──────── Учебный текст ────────
1954, Москва, октября 4-го
1930 г. «Как Мейерхольд ставил мою пьесу. Дневник»[1].
Почему я не написал этого дневника?
Теперь этой (чернилами, разумеется) надписи двадцать лет. «Список» был поставлен в 1931 году. Значит, двадцать три года… А я отлично помню, как на другой день после премьеры, с перегаром в голове, я стоял в сумеречный день среди серого колорита на улице Горького при выходе из Брюсовского переулка…
Вскоре Райх убили. Говорят, что ей выкололи глаза — был такой слух, по всей вероятности, родившийся не из ничего. Прекрасные черные глаза Зинаиды Райх — смотревшие, при всем ее демонизме, все же послушным, старательным взглядом девочки. Перец Маркиш[2], который, кажется, тоже умер, сообщил мне о том, что Райх именно убита (а то говорили, что только избита), на каком-то жалком банкете в Доме Герцена, где я сидел пьяный, несчастный, спорящий со всеми, одинокий, загубленный… Сообщил Маркиш со слов его знакомого врача, который… Впрочем, может быть, и не так, теперь уж не помню.
Ее убили в 1938 году[3].
Я помню ее всю в белизне — голых плеч, какого-то ватерпуфа, пудры — перед зеркалом в ее уборной, в театре — пока пели звонки под потолком и красная лампочка, мигая, звала ее идти на сцену.
Они меня любили, Мейерхольды.
Я бежал от их слишком назойливой любви.
Он часто в эпоху своей славы и признания именно со стороны государства наклонялся ко мне и ни с того ни с сего говорил мне шепотом:
— Меня расстреляют.
Тревога жила в их доме — помимо них, сама по себе. Когда я жил в этом доме в их отсутствие, я видел, слышал, ощущал эту тревогу. Она стояла в соседней комнате, ложилась вдруг на обои, заставляла меня, когда я возвращался вечером, осматривать все комнаты — нет ли кого там, пробравшегося в дом, пока меня не было, — заглядывать под кровати, за двери, в шкафы. Что, казалось, угрожало в те дни этому дому — в дни расцвета и власти хозяина? Ничто не угрожало — наоборот, отовсюду шла слава с букетами, деньгами, восхвалениями, заграничными путешествиями. И все же тревога была такой властной в его пустом доме, что иногда я просто обращался в бегство — ни от чего: от обоев, от портрета хозяйки с большими черными глазами, которые вдруг начинали мне казаться плачущими.
──────── Записанные данные ────────
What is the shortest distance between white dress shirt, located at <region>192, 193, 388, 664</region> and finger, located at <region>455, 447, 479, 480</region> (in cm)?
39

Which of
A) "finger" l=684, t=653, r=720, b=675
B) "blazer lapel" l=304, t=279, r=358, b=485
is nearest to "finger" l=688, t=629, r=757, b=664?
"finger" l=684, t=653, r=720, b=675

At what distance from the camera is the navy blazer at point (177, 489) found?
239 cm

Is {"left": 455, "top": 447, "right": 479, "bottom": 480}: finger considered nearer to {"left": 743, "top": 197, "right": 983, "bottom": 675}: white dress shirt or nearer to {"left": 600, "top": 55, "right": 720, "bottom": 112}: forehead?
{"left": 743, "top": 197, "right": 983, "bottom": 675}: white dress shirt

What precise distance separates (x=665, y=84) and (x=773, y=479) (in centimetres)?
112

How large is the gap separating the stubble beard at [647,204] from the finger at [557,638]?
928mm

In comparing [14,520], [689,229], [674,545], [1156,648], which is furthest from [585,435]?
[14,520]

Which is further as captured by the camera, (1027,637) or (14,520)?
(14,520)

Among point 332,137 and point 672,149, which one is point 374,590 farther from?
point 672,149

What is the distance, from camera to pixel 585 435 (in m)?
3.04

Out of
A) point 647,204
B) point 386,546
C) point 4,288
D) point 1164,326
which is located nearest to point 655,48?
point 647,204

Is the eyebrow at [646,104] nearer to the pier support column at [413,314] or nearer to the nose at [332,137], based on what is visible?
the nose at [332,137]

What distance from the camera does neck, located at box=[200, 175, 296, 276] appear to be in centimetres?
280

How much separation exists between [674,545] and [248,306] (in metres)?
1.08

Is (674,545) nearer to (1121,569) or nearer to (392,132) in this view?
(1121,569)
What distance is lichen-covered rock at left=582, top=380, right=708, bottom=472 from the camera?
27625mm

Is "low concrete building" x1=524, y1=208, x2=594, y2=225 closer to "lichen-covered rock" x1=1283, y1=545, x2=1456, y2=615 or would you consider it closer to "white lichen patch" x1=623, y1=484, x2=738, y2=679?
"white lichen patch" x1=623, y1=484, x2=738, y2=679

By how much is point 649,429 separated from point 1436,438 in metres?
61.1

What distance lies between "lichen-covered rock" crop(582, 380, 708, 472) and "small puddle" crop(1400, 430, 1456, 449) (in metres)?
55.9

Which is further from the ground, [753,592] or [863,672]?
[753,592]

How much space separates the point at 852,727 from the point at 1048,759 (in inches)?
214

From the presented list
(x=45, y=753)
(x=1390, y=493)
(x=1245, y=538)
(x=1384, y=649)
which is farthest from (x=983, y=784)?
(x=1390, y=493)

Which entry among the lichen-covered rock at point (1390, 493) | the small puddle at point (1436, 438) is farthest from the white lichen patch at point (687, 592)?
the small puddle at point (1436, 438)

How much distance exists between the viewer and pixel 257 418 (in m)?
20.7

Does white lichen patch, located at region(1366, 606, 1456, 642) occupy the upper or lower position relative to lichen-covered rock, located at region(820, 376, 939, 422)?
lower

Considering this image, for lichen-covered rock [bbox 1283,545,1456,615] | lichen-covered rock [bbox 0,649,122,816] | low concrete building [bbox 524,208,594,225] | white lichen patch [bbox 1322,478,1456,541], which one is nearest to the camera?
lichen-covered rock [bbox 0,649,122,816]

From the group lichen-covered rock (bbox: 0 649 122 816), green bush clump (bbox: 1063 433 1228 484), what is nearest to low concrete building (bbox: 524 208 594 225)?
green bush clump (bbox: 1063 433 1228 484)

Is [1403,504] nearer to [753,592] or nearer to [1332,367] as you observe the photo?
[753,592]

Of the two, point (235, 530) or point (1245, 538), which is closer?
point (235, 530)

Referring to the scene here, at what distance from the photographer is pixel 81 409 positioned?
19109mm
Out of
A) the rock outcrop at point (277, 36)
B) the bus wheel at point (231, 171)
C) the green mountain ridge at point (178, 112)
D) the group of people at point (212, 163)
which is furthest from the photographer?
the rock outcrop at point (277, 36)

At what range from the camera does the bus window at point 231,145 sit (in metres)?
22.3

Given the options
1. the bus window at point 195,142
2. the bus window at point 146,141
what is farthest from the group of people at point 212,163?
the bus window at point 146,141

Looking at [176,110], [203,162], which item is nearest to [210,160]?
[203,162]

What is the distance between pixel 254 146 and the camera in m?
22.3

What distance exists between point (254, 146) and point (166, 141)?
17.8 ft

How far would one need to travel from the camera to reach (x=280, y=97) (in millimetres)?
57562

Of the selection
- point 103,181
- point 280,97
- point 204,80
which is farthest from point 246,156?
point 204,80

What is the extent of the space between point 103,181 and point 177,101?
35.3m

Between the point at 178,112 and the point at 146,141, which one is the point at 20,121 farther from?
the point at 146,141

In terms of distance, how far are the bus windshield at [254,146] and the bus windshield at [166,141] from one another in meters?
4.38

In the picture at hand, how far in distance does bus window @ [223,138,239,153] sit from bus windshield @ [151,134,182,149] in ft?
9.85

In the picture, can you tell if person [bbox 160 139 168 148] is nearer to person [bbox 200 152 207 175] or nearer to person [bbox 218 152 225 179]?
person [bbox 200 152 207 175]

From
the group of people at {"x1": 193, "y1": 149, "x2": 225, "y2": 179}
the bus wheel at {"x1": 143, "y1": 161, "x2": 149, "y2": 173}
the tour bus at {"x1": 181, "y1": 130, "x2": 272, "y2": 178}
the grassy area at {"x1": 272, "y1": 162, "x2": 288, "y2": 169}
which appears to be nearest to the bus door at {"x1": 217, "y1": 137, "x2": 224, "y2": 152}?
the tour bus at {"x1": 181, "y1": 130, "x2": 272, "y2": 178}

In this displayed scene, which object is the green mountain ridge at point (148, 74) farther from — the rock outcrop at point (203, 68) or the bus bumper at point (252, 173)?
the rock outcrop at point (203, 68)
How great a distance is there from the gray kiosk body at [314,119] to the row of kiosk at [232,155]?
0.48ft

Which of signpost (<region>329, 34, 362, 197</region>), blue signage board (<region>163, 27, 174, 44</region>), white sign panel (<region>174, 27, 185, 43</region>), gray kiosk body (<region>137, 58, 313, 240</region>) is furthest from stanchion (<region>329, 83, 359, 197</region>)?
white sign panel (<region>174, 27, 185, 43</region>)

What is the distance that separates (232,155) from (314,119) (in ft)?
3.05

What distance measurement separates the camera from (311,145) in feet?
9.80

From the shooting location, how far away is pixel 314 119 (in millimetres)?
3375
────────
- Описание задания
По учебному тексту объясните в одном–трех предложениях, почему автор иногда обращался в бегство из пустого дома Мейерхольдов.

- Ответ на задание
Тревога в пустом доме была настолько властной, что автор иногда просто обращался в бегство, хотя дому тогда ничто не угрожало. Бежал он «ни от чего»: от обоев и от портрета хозяйки с большими черными глазами, которые вдруг начинали казаться плачущими.